» **ФРАГМЕНТ ДОКУМЕНТА**
──────────────────────────────

Изменить стиль страницы

Отсюда, из долины, как и другие астрономы, Хаббл поднимался на вершину Маунт Вилсон для наблюдений, но обычно это были 3—4 ночи в месяц. Остальная жизнь и работа астронома шла здесь либо в офисе обсерватории, либо дома.

Душой дома была его хозяйка — миссис Грейс Хаббл, посвятившая свою жизнь супругу. Они были счастливы в браке. «Я часто бывал там,— говорит Сендидж,— и видел, как они общались. Они относились друг к другу с подлинным большим уважением, она была очень предана ему». Но их жизнь отнюдь не была замкнутой. Сюда, на Вудсток драйв приходили интересные незаурядные люди. Это были и американцы, и англичане, с которыми Хаббл познакомился в Оксфорде и на многие годы сохранил дружеские связи, и те, кто приезжал в соседний Голливуд. Одним из личных друзей Хабблов был Игорь Стравинский. Тесная дружба связала Хабблов и семью известного английского писателя Олдоса Хаксли, внука сподвижника Чарльза Дарвина, естествоиспытателя Генри Хаксли (его имя у нас обычно пишут как Гексли). Они познакомились в октябре 1937 г., когда Хаксли с женой, поселившись в Калифорнии, впервые поднялись на Маунт Вилсон и Хаббл показывал им звездное небо.

──────────────────────────────

» **Записи набора данных**
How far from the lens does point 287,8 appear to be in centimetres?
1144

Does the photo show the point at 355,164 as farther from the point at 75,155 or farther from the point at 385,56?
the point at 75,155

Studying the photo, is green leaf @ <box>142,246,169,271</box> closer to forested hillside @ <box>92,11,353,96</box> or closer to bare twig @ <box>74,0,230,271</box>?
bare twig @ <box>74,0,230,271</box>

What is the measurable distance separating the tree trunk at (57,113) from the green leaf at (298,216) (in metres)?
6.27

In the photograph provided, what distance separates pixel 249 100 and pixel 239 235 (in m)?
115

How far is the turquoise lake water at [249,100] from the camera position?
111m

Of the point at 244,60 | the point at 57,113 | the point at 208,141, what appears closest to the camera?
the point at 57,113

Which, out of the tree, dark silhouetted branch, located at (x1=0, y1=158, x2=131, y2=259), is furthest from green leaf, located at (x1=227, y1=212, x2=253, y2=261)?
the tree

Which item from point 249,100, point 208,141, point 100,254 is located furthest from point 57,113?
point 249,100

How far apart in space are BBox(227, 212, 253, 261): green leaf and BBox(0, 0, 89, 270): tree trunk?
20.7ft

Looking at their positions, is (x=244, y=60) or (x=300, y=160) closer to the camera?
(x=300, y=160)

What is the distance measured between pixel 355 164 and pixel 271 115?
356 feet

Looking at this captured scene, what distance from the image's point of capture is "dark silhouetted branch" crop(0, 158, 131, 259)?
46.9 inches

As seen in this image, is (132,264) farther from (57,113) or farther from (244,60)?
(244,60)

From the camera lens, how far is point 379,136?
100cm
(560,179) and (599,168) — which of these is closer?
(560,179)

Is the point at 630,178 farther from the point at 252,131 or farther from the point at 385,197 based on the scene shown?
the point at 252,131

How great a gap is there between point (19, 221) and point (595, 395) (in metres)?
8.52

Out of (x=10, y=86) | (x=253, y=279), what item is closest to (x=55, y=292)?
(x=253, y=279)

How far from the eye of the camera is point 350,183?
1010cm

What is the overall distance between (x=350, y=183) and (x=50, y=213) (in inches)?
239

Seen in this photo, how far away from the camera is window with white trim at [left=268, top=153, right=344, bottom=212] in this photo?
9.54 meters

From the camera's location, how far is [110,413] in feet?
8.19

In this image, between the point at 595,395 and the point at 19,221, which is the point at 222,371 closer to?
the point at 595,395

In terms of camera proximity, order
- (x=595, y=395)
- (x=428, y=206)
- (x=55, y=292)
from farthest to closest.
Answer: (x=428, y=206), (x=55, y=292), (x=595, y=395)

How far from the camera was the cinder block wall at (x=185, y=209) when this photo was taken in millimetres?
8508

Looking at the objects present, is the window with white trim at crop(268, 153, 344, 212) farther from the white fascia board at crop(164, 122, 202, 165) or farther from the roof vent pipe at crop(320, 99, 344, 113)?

──────────────────────────────

» **ЗАДАНИЕ**
Выведите без изменений часть текста о Хаббле, начиная со слов "Отсюда, из долины, как" и заканчивая словами "обсерватории, либо дома." включительно.

» **ОТВЕТ К ЗАДАНИЮ**
Отсюда, из долины, как и другие астрономы, Хаббл поднимался на вершину Маунт Вилсон для наблюдений, но обычно это были 3—4 ночи в месяц. Остальная жизнь и работа астронома шла здесь либо в офисе обсерватории, либо дома.